A avaliação é de especialistas consultados pela Fox News Digital, segundo os quais o monarca segue comprometido com suas funções, embora o príncipe William esteja assumindo cada vez mais responsabilidades dentro da Casa Real.
A hipótese de uma abdicação voltou a circular após William intensificar sua agenda oficial e substituir o pai em compromissos diversos.
Segundo Hilary Fordwich, especialista em monarquia britânica, essa transição gradual faz parte de um plano de continuidade, e não de substituição. “A última abdicação gerou uma crise constitucional no Reino Unido, e a monarquia não pretende repetir esse cenário”, afirmou.
O precedente mencionado é a renúncia de Edward VIII, em 1936, para se casar com a americana Wallis Simpson, o que forçou a ascensão de George VI e, posteriormente, de Elizabeth II. O episódio deixou marcas profundas na instituição.
Fordwich e outros analistas destacam que William e sua esposa, Kate Middleton, estão em preparação para um dia assumirem os papéis de rei e rainha. Contudo, ambos apoiam a permanência de Charles no trono.
“Eles não estão buscando ascensão imediata. A prioridade da família real é a estabilidade da monarquia”, explicou Fordwich.
Ingrid Seward, editora-chefe da revista Majesty, reforça a ideia de que Charles é um “workaholic” e que não cogita se afastar. Ela afirmou que o rei se recusa a descansar, mesmo com os efeitos colaterais da quimioterapia. “Ele foi condicionado ao trabalho. Quando não está ocupado, se sente desorientado”, disse.
Desde o diagnóstico, em 2024, Charles cancelou compromissos esporádicos por recomendação médica, mas continuou a desempenhar funções de chefe de Estado.
Em março deste ano, após ser hospitalizado brevemente, retomou viagens internacionais, incluindo uma visita à Itália e uma audiência privada com o papa Francisco, no Vaticano.

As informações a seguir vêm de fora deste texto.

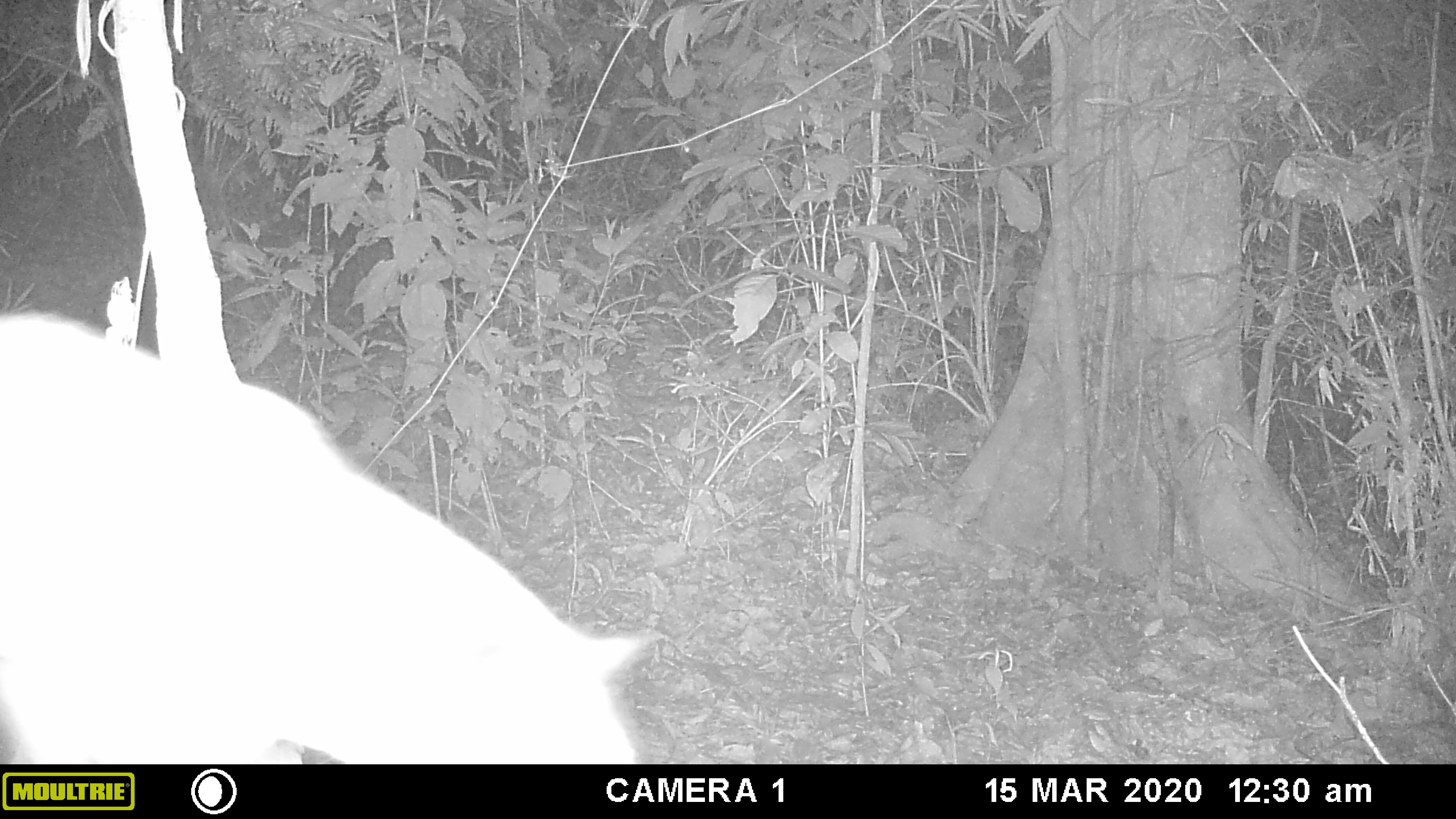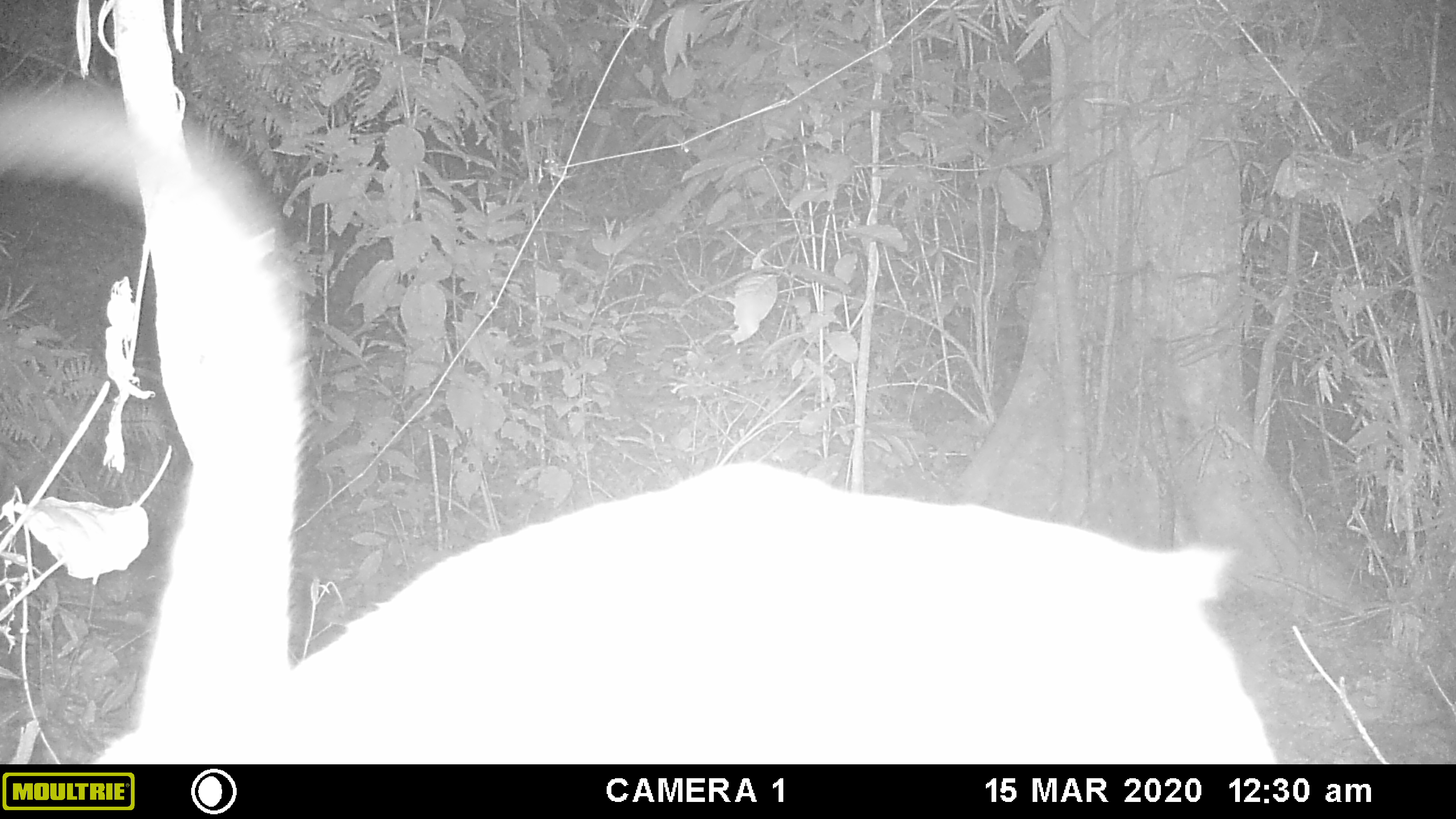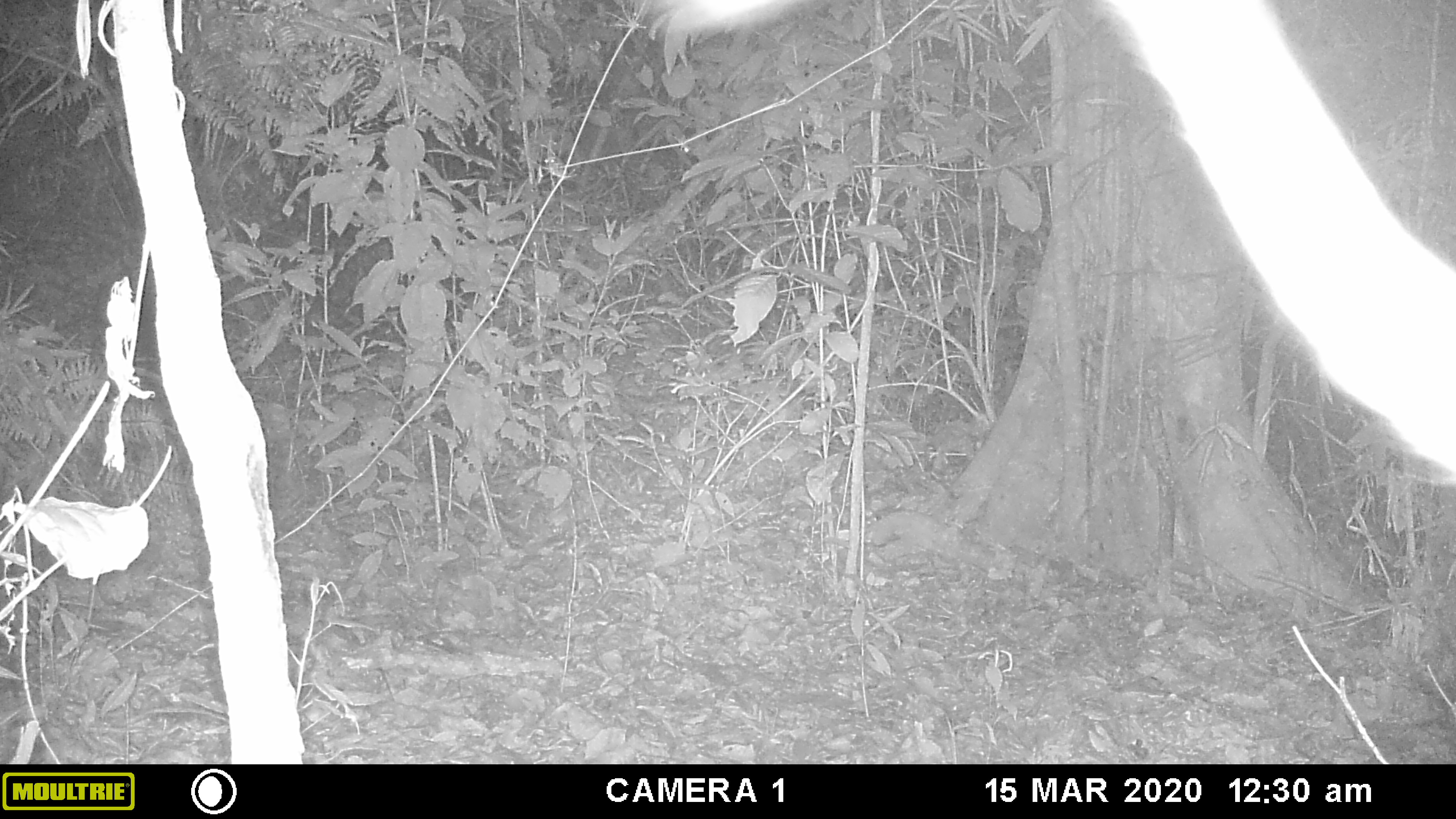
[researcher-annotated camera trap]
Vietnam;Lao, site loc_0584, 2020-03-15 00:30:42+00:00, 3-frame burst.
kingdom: Animalia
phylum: Chordata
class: Mammalia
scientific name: Mammalia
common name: mammal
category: unidentified small mammal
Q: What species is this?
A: Unidentified small mammal (mammal) (Mammalia).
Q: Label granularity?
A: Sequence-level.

Em paralelo, a princesa Kate, também diagnosticada com câncer no ano passado, já se recuperou. A saúde dos dois membros centrais da realeza tem sido motivo de especulação constante, mas, por ora, a linha de sucessão permanece inalterada.

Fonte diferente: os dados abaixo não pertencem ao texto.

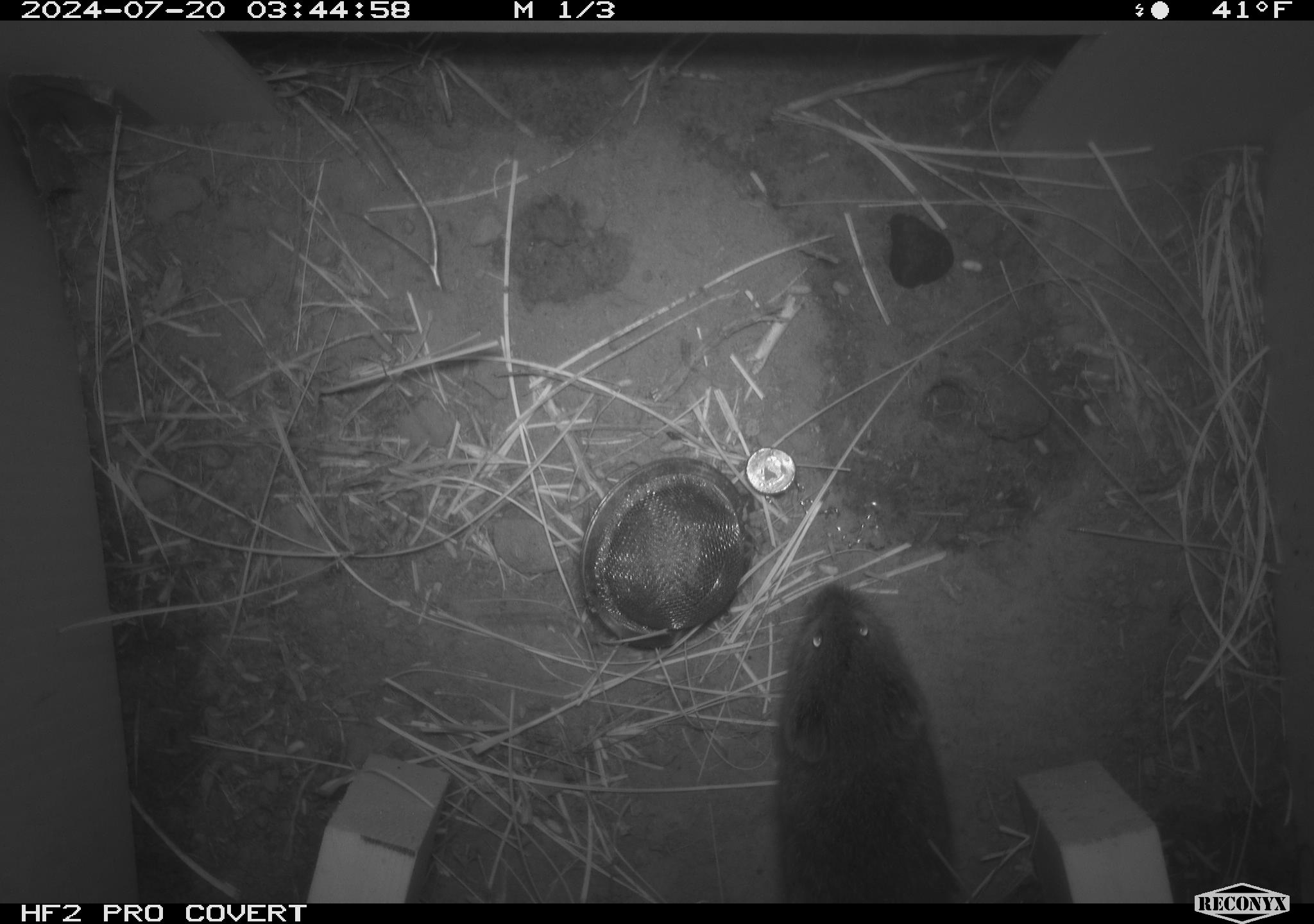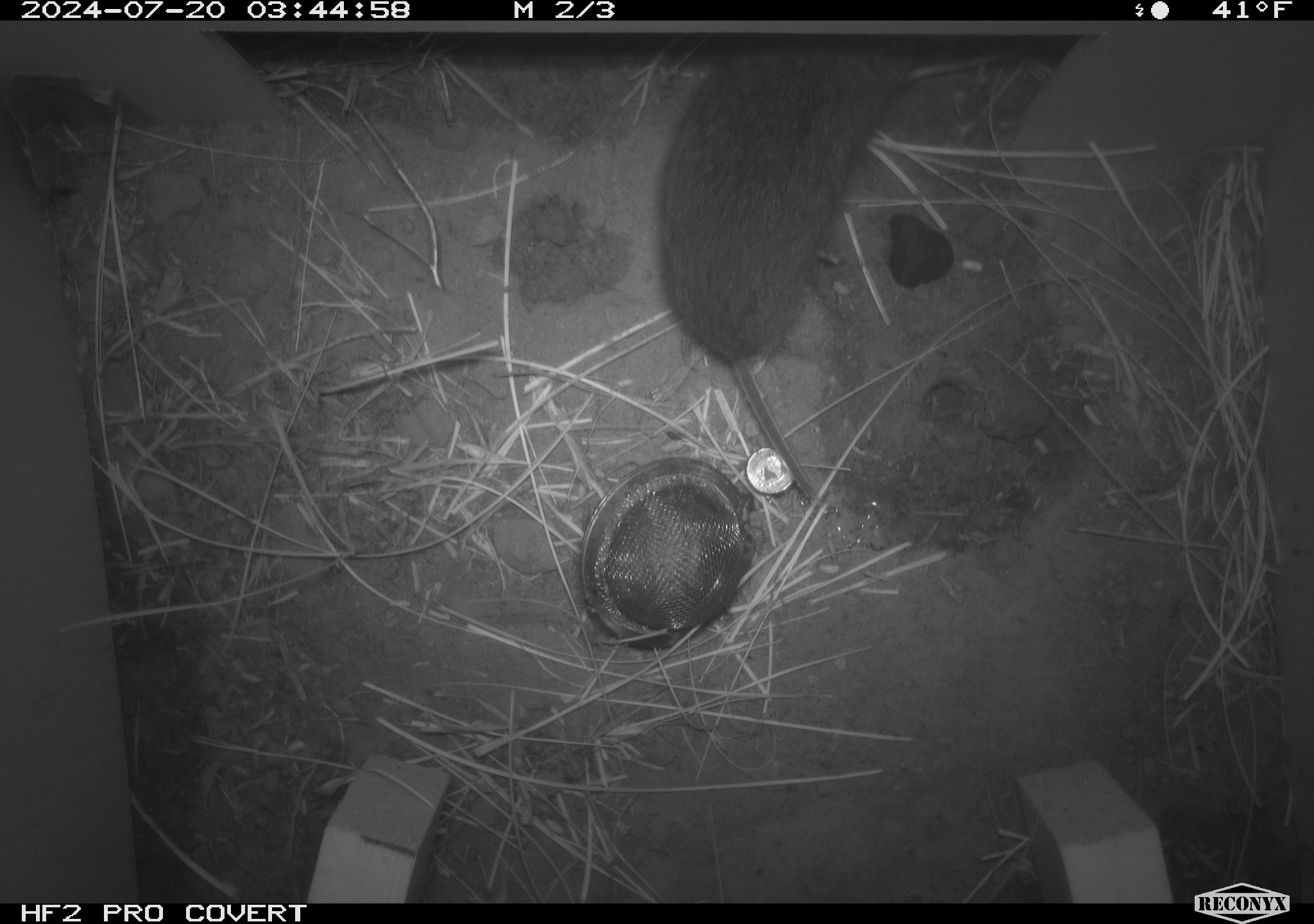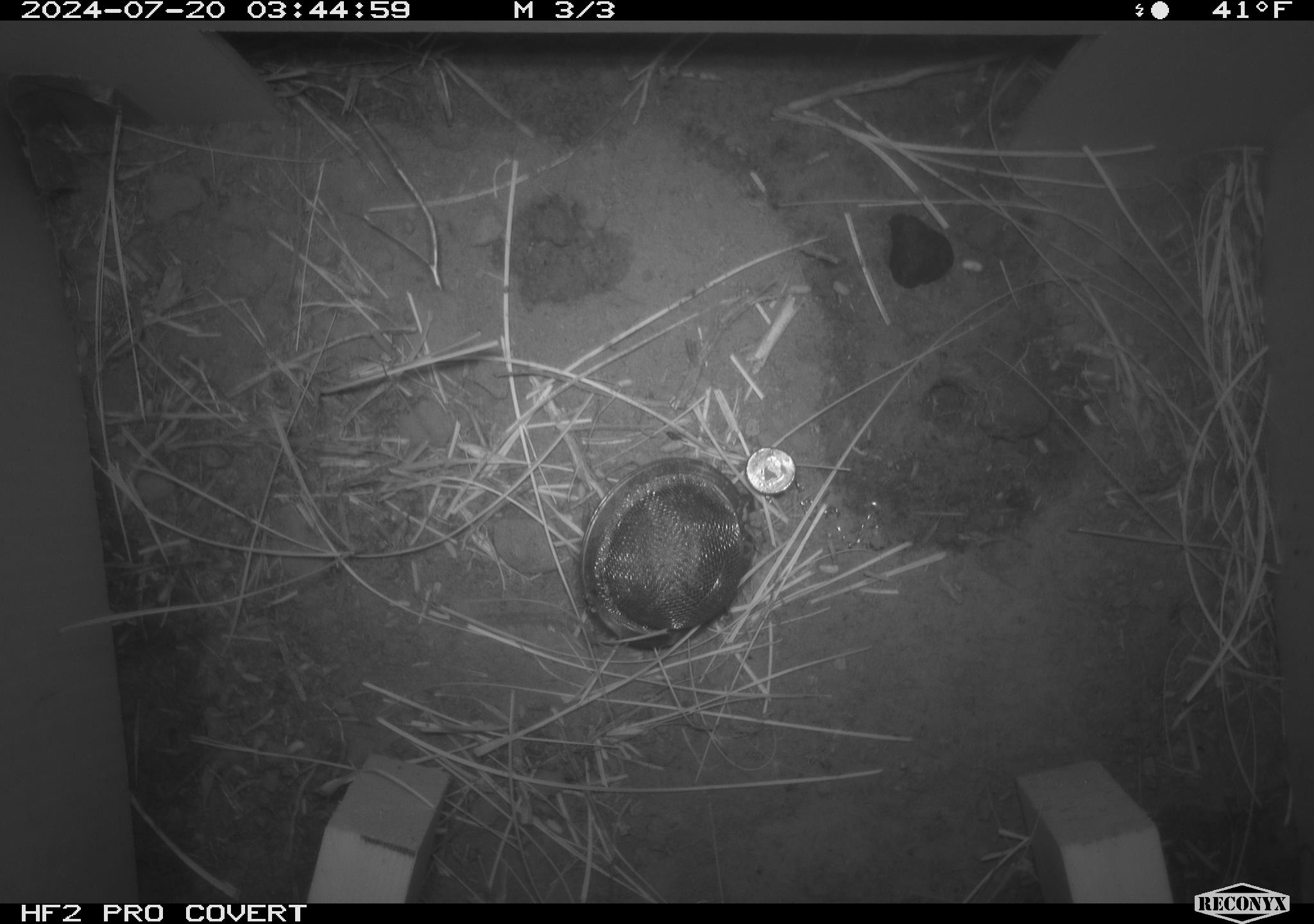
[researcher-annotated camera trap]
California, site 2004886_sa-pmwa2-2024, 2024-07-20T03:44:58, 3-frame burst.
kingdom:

“Charles esperou uma vida inteira para se tornar rei. Não vai abdicar voluntariamente”, disse o comentarista Ian Pelham Turner. Internamente, segundo ele, a Casa Real avalia cenários alternativos, mas o entendimento é de que o momento ainda não exige mudanças.
O rei assumiu o trono em 2022, após a morte da rainha Elizabeth II. Na ocasião, William recebeu o título de príncipe de Gales, reforçando sua posição como herdeiro direto.